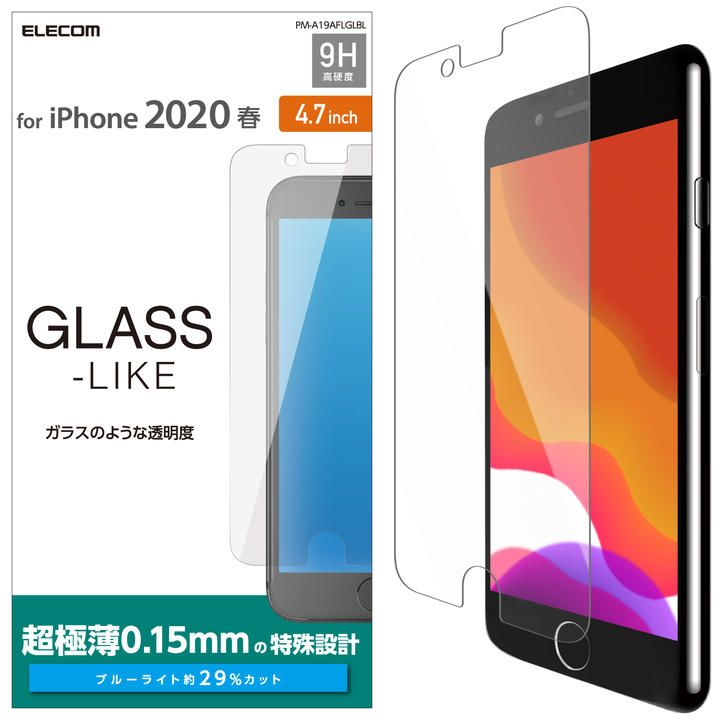 iPhone8/7/6s/6 フィルム ガラスライクフィルム 薄型 ブルーライトカット iPhone SE 第2世代/8/7_0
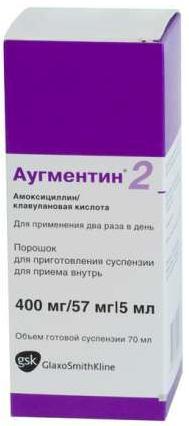 Аугментин пор. д/сусп. для приема внутрь 400 мг + 57 мг/5 мл 70 мл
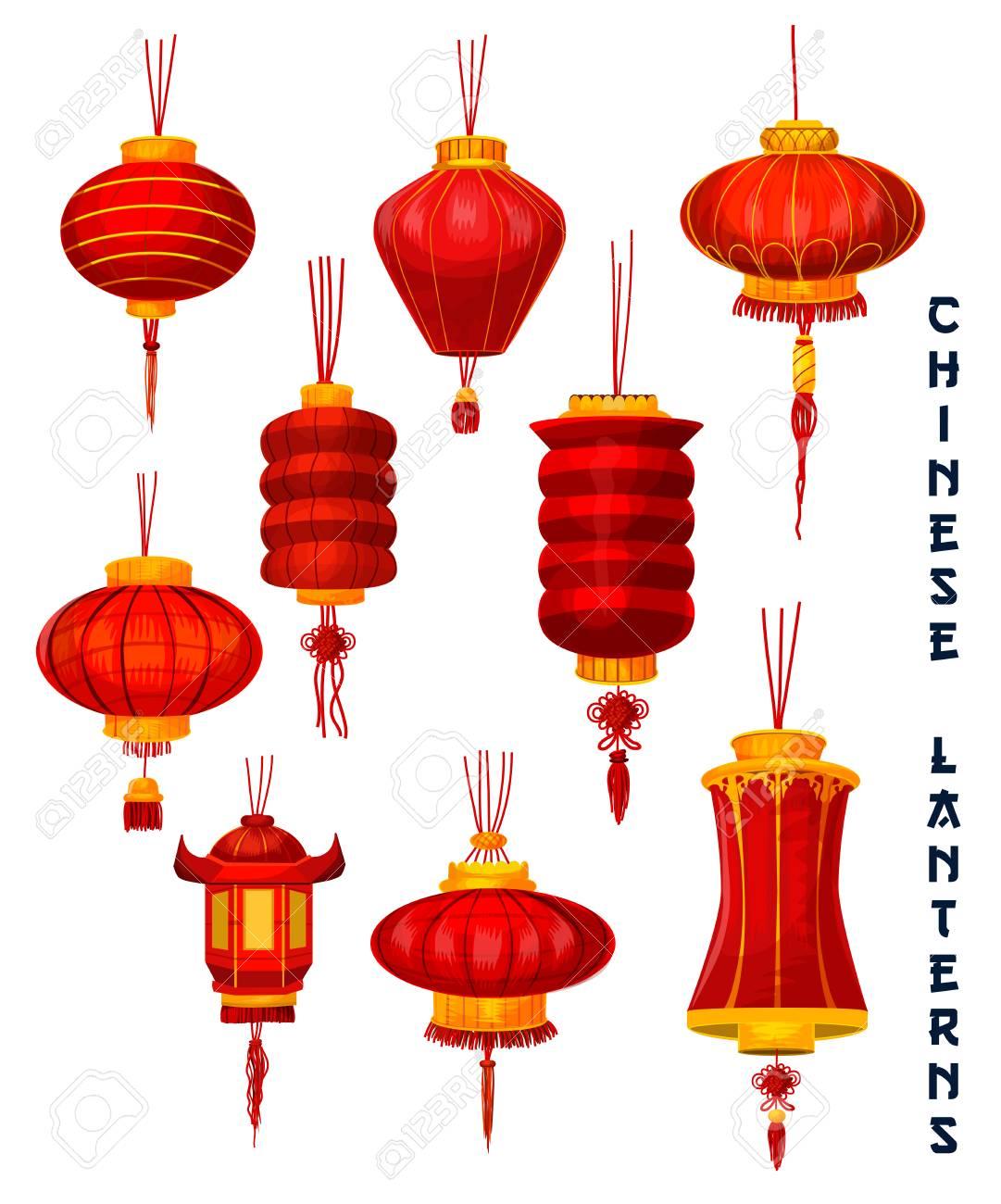 Jeu D Icones De Lanterne Isole Nouvel An Chinois Lampe En Papier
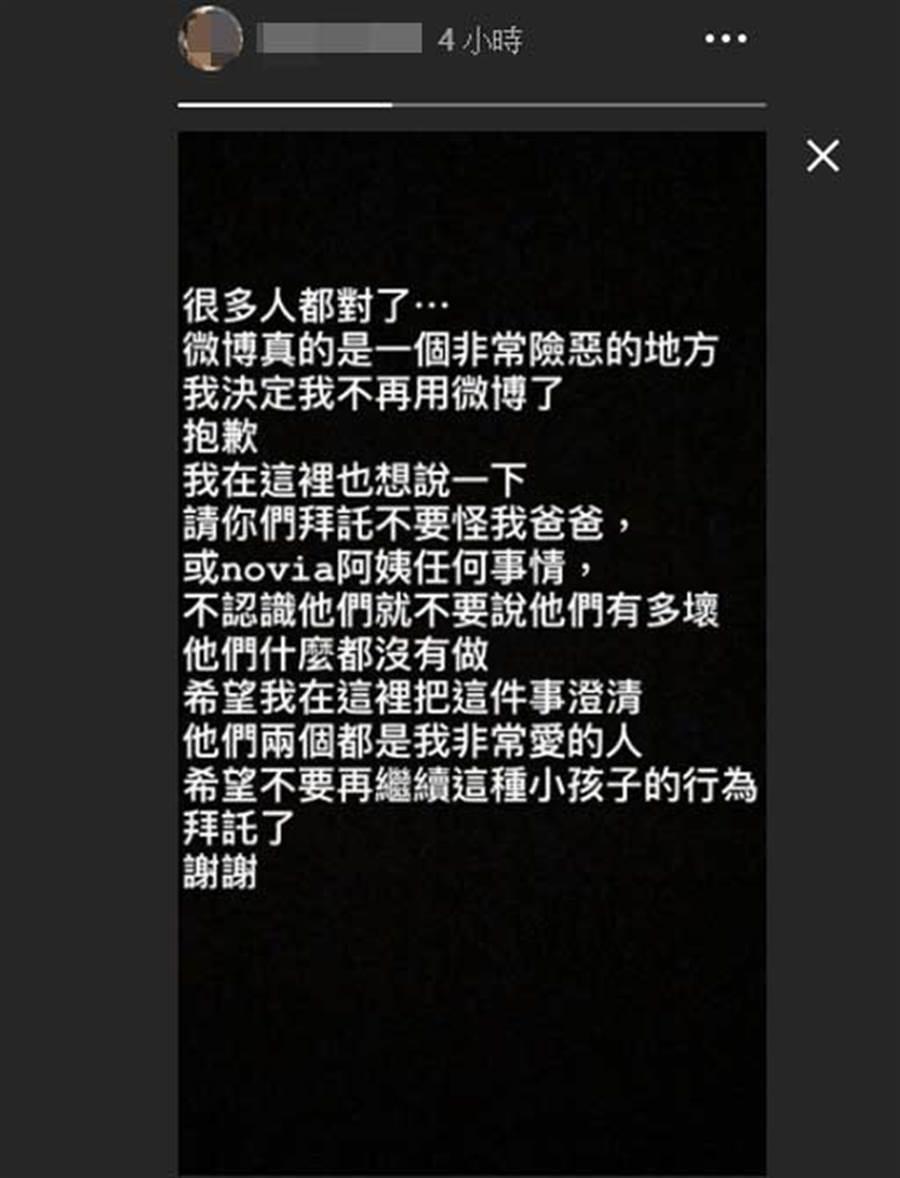 梧桐妹IG限時動態po文。(翻攝自梧桐妹IG)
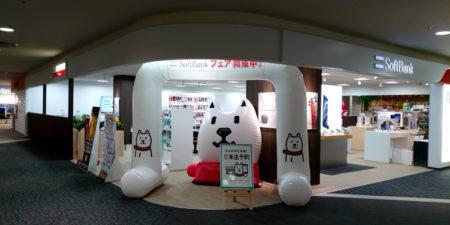 SoftBank イオンモール日根野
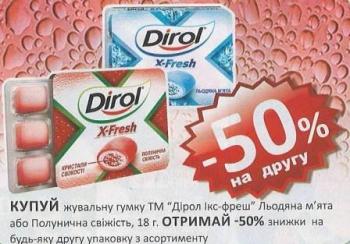 Акция на жвачки Dirol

## Assignment
Beginning with the line that includes "梧桐妹IG限時動態po文。(翻攝自梧桐妹IG)" and ending with the last line of the material, reproduce those lines exactly and nothing else, with no pictures.

## Exercise response
 梧桐妹IG限時動態po文。(翻攝自梧桐妹IG)
 SoftBank イオンモール日根野
 Акция на жвачки Dirol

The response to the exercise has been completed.